**Exercise A**.
In the microfinance passage, who make up the overwhelming majority of microfinance borrowers?
**Exercise B**.
Please list everything the microfinance passage gives as justifying the extremely high interest rates on microfinance loans.
**Exercise C**.
Translate this sentence from the microfinance passage into Spanish: "Borrowing at astronomical interest rates seems an unlikely formula for commercial success--and the more unlikely the poorer the borrower."

**Text block**.
-- Opening Marker --

As a substitute for trust, microfinance has obvious drawbacks. Extremely high interest rates, though justified not only by the risk of default (and the opportunity cost of money, that is, the riskless interest rate) but also by the very high transaction costs of a tiny loan (since those costs are largely fixed, rather than varying with the size of the loan), burdens the borrower with very heavy fixed costs, since he must repay the loan regardless of the success of his enterprise. The higher a producer's fixed costs relative to his total costs, the riskier his enterprise, since if demand for his product falls or his marginal costs rise he will find it extremely difficult to adjust by cutting output; the cut will reduce the revenue out of which he has to pay principal and interest on the loan. Borrowing at astronomical interest rates seems an unlikely formula for commercial success--and the more unlikely the poorer the borrower.
In the family or clan alternative, trust may provide an extremely low-cost substitute for the transaction costs involved in microfinance. Perhaps then microfinance will occupy a narrow niche in capital markets between family and clan resource pooling at one end and commercial lending at the other. Indeed, the fact that the overwhelming majority of microfinance borrowers are women suggests that the particular market failure that microfinance corrects is discrimination against women in the family and clan capital markets.

-- Closing Marker --

**Stored data**.
-- Opening Marker --

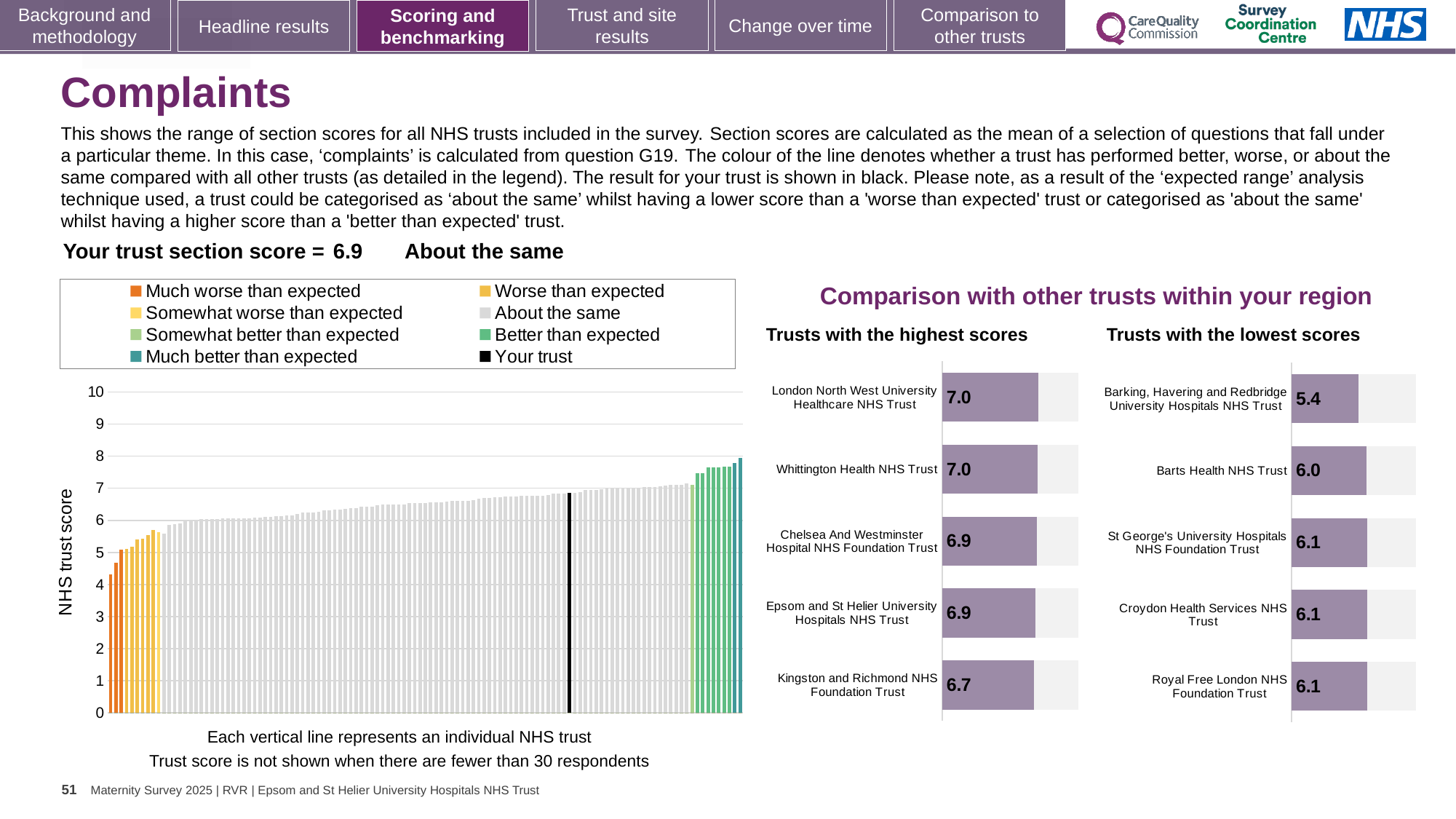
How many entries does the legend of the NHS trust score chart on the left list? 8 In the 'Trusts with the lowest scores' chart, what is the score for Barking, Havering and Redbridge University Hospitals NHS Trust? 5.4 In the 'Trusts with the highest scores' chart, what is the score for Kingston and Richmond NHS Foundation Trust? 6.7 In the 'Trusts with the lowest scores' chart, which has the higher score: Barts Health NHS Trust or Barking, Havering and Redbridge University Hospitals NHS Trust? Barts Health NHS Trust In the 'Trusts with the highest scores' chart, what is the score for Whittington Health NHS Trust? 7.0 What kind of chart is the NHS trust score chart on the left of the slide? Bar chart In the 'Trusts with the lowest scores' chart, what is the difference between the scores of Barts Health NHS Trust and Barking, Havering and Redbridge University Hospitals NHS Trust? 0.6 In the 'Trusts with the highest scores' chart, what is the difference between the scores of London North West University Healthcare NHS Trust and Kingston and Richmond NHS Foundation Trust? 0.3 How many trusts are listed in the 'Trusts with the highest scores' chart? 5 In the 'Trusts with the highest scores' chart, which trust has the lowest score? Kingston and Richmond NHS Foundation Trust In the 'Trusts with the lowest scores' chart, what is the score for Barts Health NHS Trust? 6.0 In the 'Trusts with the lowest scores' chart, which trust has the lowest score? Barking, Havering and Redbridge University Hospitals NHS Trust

-- Closing Marker --

**Response A**.
Women make up the overwhelming majority of microfinance borrowers.

**Response B**.
- The risk of default
- The opportunity cost of money, that is, the riskless interest rate
- The very high transaction costs of a tiny loan

**Response C**.
Pedir prestado a tasas de interés astronómicas parece una fórmula poco probable para el éxito comercial, y tanto menos probable cuanto más pobre sea el prestatario.